La Semaine Vétérinaire : A la suite de la parution de l’ordonnance sur l’acte vétérinaire, en janvier 2011, plusieurs professionnels attaquent la profession vétérinaire, arguant d’une situation de monopole. La dentisterie équine, la reproduction et l’ostéopathie font actuellement l’objet d’aspirations de la part de non-vétérinaires qui souhaitent être reconnus pour exercer ces activités. Quelle est votre analyse ?

Michel Baussier :
D'abord, il ne s'agit pas de professionnels puisqu'il ne s'agit pas de professions, mais d'activités exercées jusqu'à maintenant en toute illégalité, par des personnes aux compétences et aux statuts divers et variés. Ces dernières recherchent depuis plusieurs années une reconnaissance, sans pour autant l'avoir officiellement demandée, incapables qu'elles étaient d'offrir une représentation commune.
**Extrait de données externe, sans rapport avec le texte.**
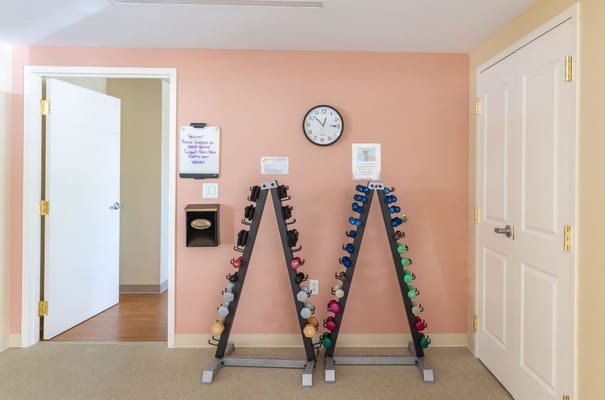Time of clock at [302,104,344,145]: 12:52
En déposant un recours contre l'ordonnance législative du 20 janvier 2011, elles ont fait le choix de prendre en otages les organisations professionnelles agricoles et vétérinaires qui avaient réalisé un accord, lequel a abouti à ladite ordonnance, pour faire entendre leur voix auprès de la représentation nationale et du gouvernement. A la demande de ce dernier, nous avons accepté, dans un délai bref, en coordination avec les organisations professionnelles vétérinaires concernées, notamment le SNVEL, de considérer le cas de ceux qui, dépourvus de tout titre de vétérinaire, se dénomment eux-mêmes dentistes équins, ainsi que de ceux qui pratiquent l'ostéopathie sur les animaux. Cela en contrepartie du retrait, sans autre condition, de leur recours contre l'ordonnance.
Il s'agit d'examiner dans quelles conditions de formation sérieuse et de diplôme reconnu par l'Etat certaines de ces innombrables personnes pourraient, demain, exercer légalement leur activité à côté des vétérinaires, voire sous leur autorité, dans le cadre d'un référentiel d'actes bien codifié. C'est le début d'un processus qui demandera forcément du temps. Il ne s'agit pas de créer de novo une population d'acteurs exerçant au détriment des confrères. Au contraire, cela aura plutôt pour effet de réduire la population existante, pour le bénéfice des meilleurs d'entre eux, des vétérinaires et, surtout, des propriétaires d'animaux.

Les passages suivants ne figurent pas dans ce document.